9 拿着七个盛满着末后七灾的碗的七位天使中, 有一位走来对我说: "你来! 我要把新娘, 就是羊羔的妻子, 指示你。"

10 我在灵里被那天使带到一座高大的山上, 他把从天上由 神那里降下来的圣城耶路撒冷指示我。

11 这城有 神的荣耀, 城的光辉好像极贵的宝石, 又像晶莹的碧玉。

12 有高大的城墙, 有十二个门, 门口有十二位天使, 门上写着以色列十二支派的名字。

13 东边有三个门, 南边有三个门, 西边有三个门, 北边有三个门。

14 城墙有十二座根基, 根基上有羊羔的十二使徒的名字。

15 那对我说话的天使拿着一根金的芦苇, 要量那城、城门和城墙。

16 城是四方的, 长宽都一样。天使用芦苇量那城, 共有二千四百公里("二千四百公里"原文作"一万二千司他町"), 城的长、宽、高都一样;

17 又量了城墙, 约有六十公尺("六十公尺"原文作"一百四十四肘")。天使用的标准, 就是人量度的标准。

18 城墙是用碧玉做的, 城是用明净像玻璃的纯金做的。

19 城墙的根基是用各样宝石装饰的: 第一座根基是碧玉, 第二座是蓝宝石, 第三座是玛瑙, 第四座是绿宝石,

20 第五座是红玛瑙, 第六座是红宝石, 第七座是黄璧玺, 第八座是水苍玉, 第九座是红璧玺, 第十座是翡翠, 第十一座是紫玛瑙, 第十二座是紫晶。

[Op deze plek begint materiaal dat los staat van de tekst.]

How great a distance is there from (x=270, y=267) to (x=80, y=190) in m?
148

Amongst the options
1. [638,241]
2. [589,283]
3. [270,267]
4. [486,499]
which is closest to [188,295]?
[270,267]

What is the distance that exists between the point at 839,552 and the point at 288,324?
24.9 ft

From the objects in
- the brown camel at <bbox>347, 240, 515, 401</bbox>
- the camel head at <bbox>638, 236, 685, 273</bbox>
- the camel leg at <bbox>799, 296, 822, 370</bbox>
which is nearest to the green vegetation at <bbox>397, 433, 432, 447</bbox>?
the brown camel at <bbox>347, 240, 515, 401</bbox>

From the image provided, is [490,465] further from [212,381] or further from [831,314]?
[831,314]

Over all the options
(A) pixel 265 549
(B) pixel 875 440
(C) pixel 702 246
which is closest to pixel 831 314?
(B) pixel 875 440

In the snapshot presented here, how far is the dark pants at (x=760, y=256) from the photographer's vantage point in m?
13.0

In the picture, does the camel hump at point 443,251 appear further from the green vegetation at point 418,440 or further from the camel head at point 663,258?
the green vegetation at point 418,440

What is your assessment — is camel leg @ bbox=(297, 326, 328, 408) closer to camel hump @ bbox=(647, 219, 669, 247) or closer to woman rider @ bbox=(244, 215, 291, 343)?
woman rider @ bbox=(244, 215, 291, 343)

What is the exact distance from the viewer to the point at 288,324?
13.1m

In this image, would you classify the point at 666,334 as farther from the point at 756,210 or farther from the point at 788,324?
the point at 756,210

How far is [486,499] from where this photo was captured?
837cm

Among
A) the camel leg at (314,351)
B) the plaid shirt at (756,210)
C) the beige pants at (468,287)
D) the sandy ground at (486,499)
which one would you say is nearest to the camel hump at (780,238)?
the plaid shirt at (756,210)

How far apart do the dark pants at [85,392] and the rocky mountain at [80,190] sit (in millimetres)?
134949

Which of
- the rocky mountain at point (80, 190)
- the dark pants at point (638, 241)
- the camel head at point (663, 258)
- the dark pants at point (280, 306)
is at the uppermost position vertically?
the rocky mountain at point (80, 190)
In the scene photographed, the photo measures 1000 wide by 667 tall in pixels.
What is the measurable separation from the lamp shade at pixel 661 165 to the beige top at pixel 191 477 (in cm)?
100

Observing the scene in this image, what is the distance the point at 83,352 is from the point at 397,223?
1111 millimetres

21 十二个门是十二颗珍珠, 每一个门是用一颗珍珠做的。城里的街道是纯金的, 好像透明的玻璃。

22 我没有看见城里有圣所, 因为主全能的 神和羊羔就是城的圣所。

23 这城不需要日月照明, 因为有 神的荣耀照明, 而羊羔就是城的灯。

24 列国要借着城的光行走, 地上的众王要把他们的荣华带到这城来。

25 城门白天决不关闭。在那里并没有黑夜。

26 列国的荣华尊贵都被带到这城。

27 所有不洁净的、行可憎的和说谎的, 决不可以进入这城。只有名字记在羊羔生命册上的才可以进去。